Our studies so far have revealed that insurance plays a critical role as the risk management default for extreme weather events affecting strata and community title complexes.  

But the experiences of many of those complexes in far north Queensland over the last 18 months also reveals that conventional insurance products and market forces can undermine that protection.  Plus, traditional insurance protections do not encourage or facilitate climate change adaptation.

So new thinking and ideas may be necessary to better deal with the climate change effects of extreme weather events for strata and community title complexes.

Complexitas is an Australian business that works with corporations and government in climate change risk management around the world to help reduce risks by focusing on risk identification, resilience and adaptivity.  In a recent presentation called Can Adaptation and Insurance be Sustainable Partners to Combat X-Events, Compexitas looked at whether the impacts of extreme weather events (a class of X- Events) can be diminished by use of insurance that does not rely on the proof of loss.

This involves something called index-based insurance for highly vulnerable communities and organisations where insurance cover and payouts are not based on proving loss but, rather, the occurrence of weather disasters.  

For instance, in Peru, where a defined group of weather–sensitive farming communities are now offered insurance that is not based on proving loss due to flooding rains but are given payouts at the start of an anticipated disaster season (based on climate mode information and predictability). They then have money to buy emergency seeds and to recover from any event that occurs in the anticipated extreme summer season.

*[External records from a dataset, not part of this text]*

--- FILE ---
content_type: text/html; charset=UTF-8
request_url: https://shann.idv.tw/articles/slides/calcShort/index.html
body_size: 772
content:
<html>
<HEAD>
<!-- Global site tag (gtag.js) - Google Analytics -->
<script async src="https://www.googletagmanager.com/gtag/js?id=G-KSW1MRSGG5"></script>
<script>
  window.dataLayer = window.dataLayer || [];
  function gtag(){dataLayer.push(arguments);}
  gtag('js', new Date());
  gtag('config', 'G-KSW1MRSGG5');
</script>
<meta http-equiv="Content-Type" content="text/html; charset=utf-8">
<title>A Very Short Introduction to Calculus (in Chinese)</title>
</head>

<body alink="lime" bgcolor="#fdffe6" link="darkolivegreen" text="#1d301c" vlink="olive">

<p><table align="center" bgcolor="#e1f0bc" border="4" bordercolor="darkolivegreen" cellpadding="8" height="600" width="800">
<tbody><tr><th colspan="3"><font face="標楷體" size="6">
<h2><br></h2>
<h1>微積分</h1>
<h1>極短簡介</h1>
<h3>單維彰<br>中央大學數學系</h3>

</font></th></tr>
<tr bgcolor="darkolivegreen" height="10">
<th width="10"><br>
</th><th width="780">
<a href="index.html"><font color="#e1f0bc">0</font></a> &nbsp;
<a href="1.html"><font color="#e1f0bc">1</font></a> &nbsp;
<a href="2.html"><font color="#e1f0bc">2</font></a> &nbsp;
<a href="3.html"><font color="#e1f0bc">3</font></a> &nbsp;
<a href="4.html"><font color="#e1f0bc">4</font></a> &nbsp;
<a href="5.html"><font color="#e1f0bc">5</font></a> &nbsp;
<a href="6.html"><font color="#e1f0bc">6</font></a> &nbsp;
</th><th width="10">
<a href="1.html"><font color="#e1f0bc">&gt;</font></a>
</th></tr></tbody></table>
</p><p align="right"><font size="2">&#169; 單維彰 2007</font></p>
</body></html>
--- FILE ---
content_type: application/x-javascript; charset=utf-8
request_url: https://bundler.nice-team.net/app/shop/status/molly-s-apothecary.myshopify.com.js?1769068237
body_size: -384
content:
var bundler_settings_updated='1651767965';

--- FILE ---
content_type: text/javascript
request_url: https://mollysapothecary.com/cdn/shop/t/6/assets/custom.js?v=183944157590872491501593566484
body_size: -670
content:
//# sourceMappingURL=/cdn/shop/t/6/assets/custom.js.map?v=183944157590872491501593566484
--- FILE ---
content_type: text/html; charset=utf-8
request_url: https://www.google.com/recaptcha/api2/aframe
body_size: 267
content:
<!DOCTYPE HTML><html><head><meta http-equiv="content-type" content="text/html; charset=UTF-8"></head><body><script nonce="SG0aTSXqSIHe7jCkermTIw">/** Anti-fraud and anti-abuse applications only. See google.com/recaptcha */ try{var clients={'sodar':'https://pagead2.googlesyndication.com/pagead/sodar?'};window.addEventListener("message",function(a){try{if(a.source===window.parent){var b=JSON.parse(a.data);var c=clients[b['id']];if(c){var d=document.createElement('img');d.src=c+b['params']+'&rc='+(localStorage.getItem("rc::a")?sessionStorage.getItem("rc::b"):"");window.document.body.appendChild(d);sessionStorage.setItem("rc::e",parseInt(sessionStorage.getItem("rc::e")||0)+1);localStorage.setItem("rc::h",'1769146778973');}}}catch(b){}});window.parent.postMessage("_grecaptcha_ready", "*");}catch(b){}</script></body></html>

This kind of insurance minimises the impacts of insurance sector failures that are usually caused by market (asset) problems, moral hazard and adverse selection and the inability to respond to and anticipate major shifts in climate and client behaviour.

It's an innovative idea that might be worth considering.  You can find out more by looking at the presentation slides here and reading text of the presentation here.

Monday, September 3, 2012

Wikipedia Information on Australian Climate Change

You've undoubtedly heard a lot about climate change by now.  But, to be a fair, a lot of the information is either too technically complex to understand, too biased (either way) and/or just media hype that is not sufficiently factual.

So, it's hard to understand things well enough to make your own decisions.

Since we live in the modern information age why not use Wikipedia (The Free Encyclopedia) to find out more?  

In fact, this page about the Effects of global warming on Australia is great introduction to the topic; outlining the key concepts, findings and some likely impacts in your part of the country.  And, if you want to find out more it includes links to other sites and many of the leading studies and reports.